PROVIDED TEXT:
>> begin
Mobile Marketing Tips


Though they say nothing moves faster than light, it could be argued that if anything comes even remotely close to recreating its pace, advances in technology would be it. In the space of just a few decades we’ve moved from the invention of the telephone, the first television broadcast to the first dial up connection made in 1965, all with one simple aim in mind – to communicate.


But of all these communication methods over the years, perhaps none have been as successful as the mobile phone in connecting people regardless of location. From a business standpoint, this is important. To develop key marketing strategies, we need to understand how our competitors are interacting with our potential customers and learn what digital platforms our customers seek out when they are online.


Mobile Marketing


It’s now thought that most digital media time is spent using mobile internet rather than logging in to a desktop (Marketing Land, 2016). This comes as no surprise when we consider that Ofcom has stated 93% of the UK population owns a mobile phone (Internet Retailing, 2017), so ensuring that our digital game is strong – particularly in mobile marketing is vital to develop long-term relationships with our audience.  

A few years ago

It’s amazing to think that just a few years ago the mobile phone was nothing more than untapped marketing potential waiting to happen. Sure, savvy companies were beginning to realize the importance of contacting their customers on the go through phone calls, but they would still have to rely heavily on leads gained from traditional marketing techniques to target these people. But change was on the horizon. On 11th July, 2008 Apple released the iPhone 3G (App store, 2017) allowing customers the real possibility of information at their fingertips. Mobile web became the thing that every discerning customer wanted.
>> end
SOURCE DATA:
>> begin
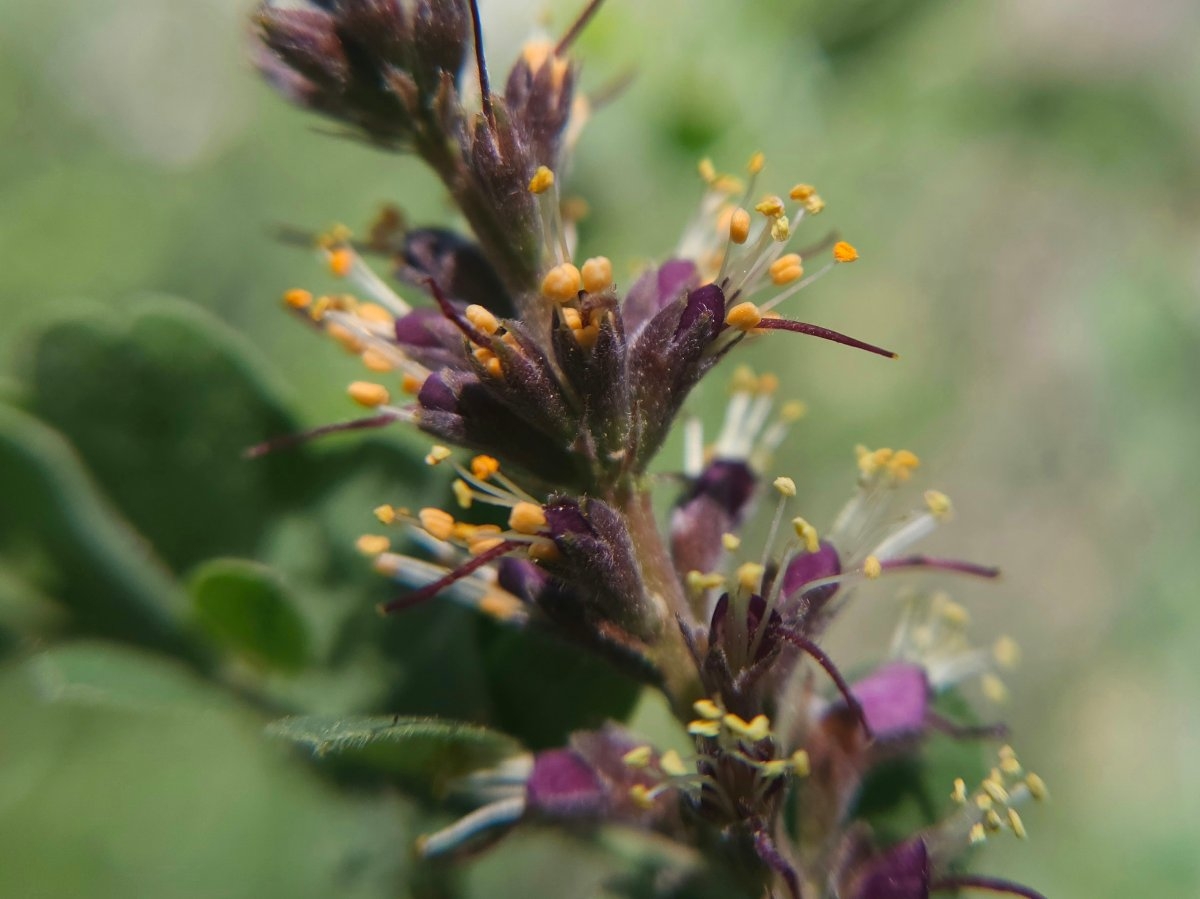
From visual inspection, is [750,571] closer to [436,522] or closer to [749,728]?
>> end
TO DO:
- a) According to the mobile marketing text, on what date did Apple release the iPhone 3G?
- b) Continue the mobile marketing text from the point where it stops.
The data has no connection to the mobile marketing text.

RESULTS FOR EACH TASK:
- a) 11th July, 2008

- b)
Apple’s iOS app store was launched at the same time, followed by Android’s ‘Android Market’ in October of the same year (later renamed Google Play store). This allowed users to download games and apps, but was very much in its infancy. In March 2009, there were just 2,300 apps available on the Android market (Wikipedia, 2017) and many of these were games or useful tools such as calculators and weather widgets as opposed to apps aimed at customers. Still, the technology was there through the Android software development kit (SDK) and Apple’s equivalent.


Fast-forward to today and you’ll find that apps are much more prominent. There are 500 million weekly visitors to the Apple app store (Techcrunch, 2017) with more than 180 billion apps downloaded from its interface. Google Play Store followed a similar pattern. Covering 145 countries, there are 2.7 million apps available to download, with 82 billion of them downloaded worldwide since its creation (Wikipedia, 2017). When first checked in 2009 there were just 2,300 apps, showing the massive growth of the mobile app market over the years. Many of these are created with B2C marketing in mind; restaurants offering discounts, apps to order taxis and homeware businesses taking advantage of phone camera technology to sell curtains have utilized mobile technical advances of the past decade to reach their audience in a subtle way.


The problem for marketers

Marketers have always sought out new advertising capabilities to target their audience. In days of old you would see newspaper advertisements for tinctures that claimed to cure all ills. These made way to radio advertisements, then television and finally web-based marketing techniques such as link building and content marketing became the communication method of choice.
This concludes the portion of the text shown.